■ PASSAGE PROVIDED:
Interactions of corrosion control and biofilm on lead and copper in premise plumbing

Abstract

Premise plumbing can contain copper and lead bearing fixtures, and although copper is considered primarily an aesthetic issue, the neurotoxic effects of lead present a significant public health concern. Utilities approach corrosion control in low alkalinity water by increasing the pH (>9) or adding a phosphate inhibitor at neutral pH. Phosphate inhibitors, pH and chlorine are known to affect lead and copper release through their direct action as corrosion inhibitors or oxidizing agents or through an indirect action via microbial growth. Biofilms are often an implied cause of premise plumbing corrosion, although little is known about their community structure or ability to store metals. The central hypothesis of this thesis is that biofilm contributes to lead and copper release in premise plumbing.

This thesis addresses a unique gap in corrosion literature by integrating traditional corrosion chemistry methods with microbiological and molecular biology techniques. The experiments used three distinct approaches: (i). electrochemical cell experiments to determine the key factors in decreasing lead and copper corrosion in galvanically coupled systems while maintaining microbial control (ii). galvanic macrocells using premise plumbing components to examine the unintended consequences of adding a phosphate based corrosion inhibitor and (iii). an annular reactor study to examine the impacts of two commonly applied corrosion control strategies. In the electrochemical cell experiments, the pH 9.2 with zinc orthophosphate and chlorine treatment achieved both goals: decreased lead and copper release and limited microbial growth. In galvanic macrocells experiments with premise plumbing components, zinc orthophosphate addition was shown to be positively correlated with increased bulk water bacteria, biofilm growth and biofilm community structure as measured by DGGE. Biofilm was also observed to sorb 3-29% of lead and 3-16% of copper from the bulk water. The comparison of the two corrosion control strategies showed that the majority of lead released was in the particulate form, and the results further alluded to the potentially significant role lead particles play in biofilm formation.

■ WHAT IS BEING ASKED:
Write out the part of the thesis abstract above from "Premise plumbing can" to "in premise plumbing.".

■ EXTRACTED RECORDS:

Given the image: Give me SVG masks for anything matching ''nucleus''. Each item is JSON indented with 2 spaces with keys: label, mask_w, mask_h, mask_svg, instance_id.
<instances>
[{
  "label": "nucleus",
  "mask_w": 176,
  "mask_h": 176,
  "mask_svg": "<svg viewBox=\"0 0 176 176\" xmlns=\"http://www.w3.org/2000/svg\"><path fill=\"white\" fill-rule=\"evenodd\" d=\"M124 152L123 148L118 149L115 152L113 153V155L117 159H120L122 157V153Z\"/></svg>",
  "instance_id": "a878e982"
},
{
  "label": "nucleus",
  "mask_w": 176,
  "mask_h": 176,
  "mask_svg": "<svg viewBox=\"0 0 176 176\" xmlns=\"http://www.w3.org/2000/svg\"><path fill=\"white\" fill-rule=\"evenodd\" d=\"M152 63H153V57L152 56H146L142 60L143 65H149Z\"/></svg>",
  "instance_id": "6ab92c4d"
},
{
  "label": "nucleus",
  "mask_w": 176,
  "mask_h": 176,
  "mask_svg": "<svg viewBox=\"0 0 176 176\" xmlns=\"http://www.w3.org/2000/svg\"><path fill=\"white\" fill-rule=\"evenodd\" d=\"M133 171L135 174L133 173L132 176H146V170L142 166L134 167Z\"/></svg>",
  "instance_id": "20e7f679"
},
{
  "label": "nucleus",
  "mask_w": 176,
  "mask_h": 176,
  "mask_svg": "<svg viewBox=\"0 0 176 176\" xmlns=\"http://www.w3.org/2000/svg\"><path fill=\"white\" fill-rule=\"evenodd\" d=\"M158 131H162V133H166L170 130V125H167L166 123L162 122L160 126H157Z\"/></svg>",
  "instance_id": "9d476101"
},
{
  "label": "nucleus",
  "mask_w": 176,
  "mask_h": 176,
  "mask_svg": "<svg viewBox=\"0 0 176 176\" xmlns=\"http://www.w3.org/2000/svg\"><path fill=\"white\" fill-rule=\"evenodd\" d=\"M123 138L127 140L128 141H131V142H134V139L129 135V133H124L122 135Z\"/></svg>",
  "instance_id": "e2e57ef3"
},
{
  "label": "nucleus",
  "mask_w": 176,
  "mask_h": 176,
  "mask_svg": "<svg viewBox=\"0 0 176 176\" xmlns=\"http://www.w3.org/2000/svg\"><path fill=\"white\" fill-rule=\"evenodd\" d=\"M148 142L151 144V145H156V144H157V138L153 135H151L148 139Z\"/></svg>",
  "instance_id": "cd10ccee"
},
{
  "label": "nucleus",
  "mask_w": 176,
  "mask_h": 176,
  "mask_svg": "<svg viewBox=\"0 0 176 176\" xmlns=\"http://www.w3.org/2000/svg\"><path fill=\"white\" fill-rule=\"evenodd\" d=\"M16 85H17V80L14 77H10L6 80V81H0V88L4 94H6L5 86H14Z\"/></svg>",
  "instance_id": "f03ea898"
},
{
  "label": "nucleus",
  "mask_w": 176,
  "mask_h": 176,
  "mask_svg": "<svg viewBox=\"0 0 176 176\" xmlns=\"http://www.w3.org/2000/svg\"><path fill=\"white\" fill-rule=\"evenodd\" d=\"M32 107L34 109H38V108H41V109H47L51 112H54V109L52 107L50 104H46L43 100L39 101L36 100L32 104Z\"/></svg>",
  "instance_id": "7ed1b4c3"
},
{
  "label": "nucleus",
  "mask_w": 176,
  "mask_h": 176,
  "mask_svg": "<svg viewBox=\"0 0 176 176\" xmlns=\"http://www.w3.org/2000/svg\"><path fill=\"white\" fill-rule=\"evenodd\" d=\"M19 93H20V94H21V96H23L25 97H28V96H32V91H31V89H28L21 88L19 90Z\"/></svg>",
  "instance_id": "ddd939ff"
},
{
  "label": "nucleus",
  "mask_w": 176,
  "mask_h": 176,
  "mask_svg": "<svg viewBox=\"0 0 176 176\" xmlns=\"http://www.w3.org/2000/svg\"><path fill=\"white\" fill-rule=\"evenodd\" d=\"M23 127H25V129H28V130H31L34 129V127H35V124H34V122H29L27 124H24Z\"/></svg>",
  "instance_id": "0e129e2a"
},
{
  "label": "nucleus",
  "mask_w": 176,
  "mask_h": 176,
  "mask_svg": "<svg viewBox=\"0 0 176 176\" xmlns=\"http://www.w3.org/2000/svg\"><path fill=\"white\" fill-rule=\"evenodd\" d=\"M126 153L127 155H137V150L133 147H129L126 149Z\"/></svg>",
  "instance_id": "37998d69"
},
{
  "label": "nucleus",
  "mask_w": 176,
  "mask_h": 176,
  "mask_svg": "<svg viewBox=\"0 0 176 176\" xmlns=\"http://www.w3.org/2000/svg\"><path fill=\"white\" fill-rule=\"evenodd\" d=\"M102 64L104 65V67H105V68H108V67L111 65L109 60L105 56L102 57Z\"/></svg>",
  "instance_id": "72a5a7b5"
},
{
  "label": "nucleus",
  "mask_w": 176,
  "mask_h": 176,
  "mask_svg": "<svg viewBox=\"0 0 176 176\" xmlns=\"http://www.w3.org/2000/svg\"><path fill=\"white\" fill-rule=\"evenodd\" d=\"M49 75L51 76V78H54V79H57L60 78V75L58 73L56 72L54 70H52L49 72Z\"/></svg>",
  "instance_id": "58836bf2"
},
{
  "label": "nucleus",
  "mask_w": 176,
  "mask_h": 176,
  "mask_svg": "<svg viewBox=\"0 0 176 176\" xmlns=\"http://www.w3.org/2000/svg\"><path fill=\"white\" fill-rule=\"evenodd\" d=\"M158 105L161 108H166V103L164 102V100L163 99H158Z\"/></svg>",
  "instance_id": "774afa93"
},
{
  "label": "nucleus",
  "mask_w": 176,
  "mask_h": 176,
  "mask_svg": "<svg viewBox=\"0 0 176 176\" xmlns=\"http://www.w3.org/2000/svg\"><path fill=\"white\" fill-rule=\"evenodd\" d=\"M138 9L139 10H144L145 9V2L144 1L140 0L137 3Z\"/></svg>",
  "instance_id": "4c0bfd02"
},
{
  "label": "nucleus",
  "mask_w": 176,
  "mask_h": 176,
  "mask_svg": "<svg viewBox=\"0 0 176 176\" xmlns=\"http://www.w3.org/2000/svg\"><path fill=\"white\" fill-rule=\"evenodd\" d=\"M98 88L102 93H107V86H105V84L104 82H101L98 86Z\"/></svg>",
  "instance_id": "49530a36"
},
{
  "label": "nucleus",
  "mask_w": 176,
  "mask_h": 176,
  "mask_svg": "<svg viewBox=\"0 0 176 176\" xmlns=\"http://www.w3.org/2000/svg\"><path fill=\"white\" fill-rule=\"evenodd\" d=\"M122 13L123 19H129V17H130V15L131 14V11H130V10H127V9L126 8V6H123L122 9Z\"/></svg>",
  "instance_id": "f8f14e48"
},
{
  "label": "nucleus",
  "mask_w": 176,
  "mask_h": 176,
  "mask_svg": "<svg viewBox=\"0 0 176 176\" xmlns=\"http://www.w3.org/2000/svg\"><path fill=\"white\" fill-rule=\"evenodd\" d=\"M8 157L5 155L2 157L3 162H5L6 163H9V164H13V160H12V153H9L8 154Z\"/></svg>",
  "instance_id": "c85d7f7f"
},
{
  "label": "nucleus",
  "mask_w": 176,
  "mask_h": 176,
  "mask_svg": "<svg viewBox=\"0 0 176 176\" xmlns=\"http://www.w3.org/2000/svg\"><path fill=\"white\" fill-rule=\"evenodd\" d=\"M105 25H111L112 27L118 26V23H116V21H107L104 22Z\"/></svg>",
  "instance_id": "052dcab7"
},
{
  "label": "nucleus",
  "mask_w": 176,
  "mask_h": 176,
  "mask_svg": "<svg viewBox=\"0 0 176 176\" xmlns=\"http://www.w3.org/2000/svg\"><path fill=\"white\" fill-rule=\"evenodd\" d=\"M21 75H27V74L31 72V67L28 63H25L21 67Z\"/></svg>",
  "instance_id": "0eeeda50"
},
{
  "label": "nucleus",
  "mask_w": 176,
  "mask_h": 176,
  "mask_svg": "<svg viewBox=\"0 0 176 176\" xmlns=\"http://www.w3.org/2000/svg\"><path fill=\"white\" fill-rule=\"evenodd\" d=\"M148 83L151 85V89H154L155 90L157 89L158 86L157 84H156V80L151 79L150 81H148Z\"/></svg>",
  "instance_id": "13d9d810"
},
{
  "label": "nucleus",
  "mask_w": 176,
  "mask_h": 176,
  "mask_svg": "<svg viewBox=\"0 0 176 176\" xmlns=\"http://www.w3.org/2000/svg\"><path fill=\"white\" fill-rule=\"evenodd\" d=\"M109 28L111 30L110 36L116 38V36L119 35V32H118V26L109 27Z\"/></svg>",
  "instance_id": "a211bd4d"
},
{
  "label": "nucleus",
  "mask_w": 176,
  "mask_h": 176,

■ TASK RESULT:
Premise plumbing can contain copper and lead bearing fixtures, and although copper is considered primarily an aesthetic issue, the neurotoxic effects of lead present a significant public health concern. Utilities approach corrosion control in low alkalinity water by increasing the pH (>9) or adding a phosphate inhibitor at neutral pH. Phosphate inhibitors, pH and chlorine are known to affect lead and copper release through their direct action as corrosion inhibitors or oxidizing agents or through an indirect action via microbial growth. Biofilms are often an implied cause of premise plumbing corrosion, although little is known about their community structure or ability to store metals. The central hypothesis of this thesis is that biofilm contributes to lead and copper release in premise plumbing.